6. Demonstrate proper mounting and dismounting of on-site logging equipment and trucks [see LCO # 33] including:

  1. Use appropriate steps and handrails
  2. Use the “3-point” method
  3. Keep steps and handrails clean

7. Provide hands-on, on-the-job training in the new employee’s specific job function [may be provided by a supervisor or experienced crew member]:

  1. Deckhand / Sawhand [reference THSM Section IV; “Tree Felling” section of OSHA Logging Advisor]
  2. Skidder / Forwarder Operator [reference THSM Section V–Part B; FRA Safety Brochure 95-A-10 “Skidder Safety”; and the Skidder/Forwarder Operator’s Manual]
  3. Felling Machine Operator [reference THSM Section V–Part C; FRA Safety Brochure 95-A-8 “Feller-Buncher Safe Operation”; and Felling Machine Operator’s Manual]
  4. Loader Operator [reference THSM Section V–Part E; FRA Safety Brochure 94-A-6 “Hydraulic Knuckleboom Loader Safe Operation”; and Loader Operator’s Manual]
  5. Truck Driver [reference THSM Section VII; FRA Safety Pamphlet “Quick-Check Off the Deck”; appropriate state and federal DOT regulations; and Log Truck Operator’s Manual]

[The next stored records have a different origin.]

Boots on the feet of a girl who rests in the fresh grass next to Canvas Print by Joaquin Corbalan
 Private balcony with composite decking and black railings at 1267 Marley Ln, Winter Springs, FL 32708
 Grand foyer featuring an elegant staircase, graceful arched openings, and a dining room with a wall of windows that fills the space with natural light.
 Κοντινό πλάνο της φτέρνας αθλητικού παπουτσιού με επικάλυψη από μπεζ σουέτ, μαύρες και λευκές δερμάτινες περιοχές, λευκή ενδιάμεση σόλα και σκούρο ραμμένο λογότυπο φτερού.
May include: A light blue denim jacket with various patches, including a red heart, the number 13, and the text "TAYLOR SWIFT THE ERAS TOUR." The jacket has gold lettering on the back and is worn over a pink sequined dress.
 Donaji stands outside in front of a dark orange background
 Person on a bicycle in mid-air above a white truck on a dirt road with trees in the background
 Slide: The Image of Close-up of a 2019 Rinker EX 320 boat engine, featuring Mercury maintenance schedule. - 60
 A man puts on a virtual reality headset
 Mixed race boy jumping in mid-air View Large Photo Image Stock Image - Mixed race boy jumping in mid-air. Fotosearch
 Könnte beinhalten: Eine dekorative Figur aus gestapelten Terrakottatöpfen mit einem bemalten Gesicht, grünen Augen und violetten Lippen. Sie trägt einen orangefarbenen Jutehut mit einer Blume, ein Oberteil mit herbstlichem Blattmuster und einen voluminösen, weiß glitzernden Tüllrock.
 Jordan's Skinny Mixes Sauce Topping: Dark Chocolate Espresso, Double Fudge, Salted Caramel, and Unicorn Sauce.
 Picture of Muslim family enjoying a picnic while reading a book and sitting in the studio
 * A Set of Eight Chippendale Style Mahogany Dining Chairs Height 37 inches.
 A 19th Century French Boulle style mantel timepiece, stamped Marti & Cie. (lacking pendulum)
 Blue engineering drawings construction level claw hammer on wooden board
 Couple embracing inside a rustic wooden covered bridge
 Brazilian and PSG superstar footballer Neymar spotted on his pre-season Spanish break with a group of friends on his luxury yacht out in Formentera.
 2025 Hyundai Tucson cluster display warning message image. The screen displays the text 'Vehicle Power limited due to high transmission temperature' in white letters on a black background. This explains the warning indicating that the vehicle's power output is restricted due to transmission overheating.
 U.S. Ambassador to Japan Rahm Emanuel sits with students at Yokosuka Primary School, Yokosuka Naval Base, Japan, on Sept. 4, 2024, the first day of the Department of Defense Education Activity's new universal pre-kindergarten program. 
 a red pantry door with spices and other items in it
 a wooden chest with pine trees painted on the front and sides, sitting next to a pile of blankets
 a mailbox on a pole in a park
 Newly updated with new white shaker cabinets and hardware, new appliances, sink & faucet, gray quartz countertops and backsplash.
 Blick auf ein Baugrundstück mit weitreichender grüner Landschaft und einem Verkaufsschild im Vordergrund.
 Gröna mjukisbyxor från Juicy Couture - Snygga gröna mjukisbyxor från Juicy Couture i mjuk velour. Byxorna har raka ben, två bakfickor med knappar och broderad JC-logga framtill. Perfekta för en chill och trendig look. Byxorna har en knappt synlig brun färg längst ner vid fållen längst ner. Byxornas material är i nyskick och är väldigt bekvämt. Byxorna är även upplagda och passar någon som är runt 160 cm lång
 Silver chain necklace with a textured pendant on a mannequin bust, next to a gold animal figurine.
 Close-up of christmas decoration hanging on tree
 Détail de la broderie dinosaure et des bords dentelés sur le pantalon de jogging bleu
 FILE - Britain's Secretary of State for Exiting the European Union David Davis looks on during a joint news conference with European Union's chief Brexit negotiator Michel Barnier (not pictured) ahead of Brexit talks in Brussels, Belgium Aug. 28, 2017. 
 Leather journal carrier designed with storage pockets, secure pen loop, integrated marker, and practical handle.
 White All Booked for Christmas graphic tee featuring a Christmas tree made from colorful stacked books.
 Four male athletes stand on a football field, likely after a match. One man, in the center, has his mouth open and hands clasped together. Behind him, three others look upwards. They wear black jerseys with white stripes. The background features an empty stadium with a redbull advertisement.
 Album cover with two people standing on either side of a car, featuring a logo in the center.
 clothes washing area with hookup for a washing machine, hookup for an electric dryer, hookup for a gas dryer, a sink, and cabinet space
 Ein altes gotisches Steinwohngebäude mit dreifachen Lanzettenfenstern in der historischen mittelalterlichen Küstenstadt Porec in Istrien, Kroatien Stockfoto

8. Assign an experienced co-worker to monitor closely the activities of the new employee for a period of time until he or she can clearly and consistently demonstrate the ability to perform his or her job safely.

9. Document the “first day” safety training by having the new employee sign and date a statement confirming that the training was provided. Attach a copy of the training program describing the specific topics covered, and retain it in the employee’s personnel file.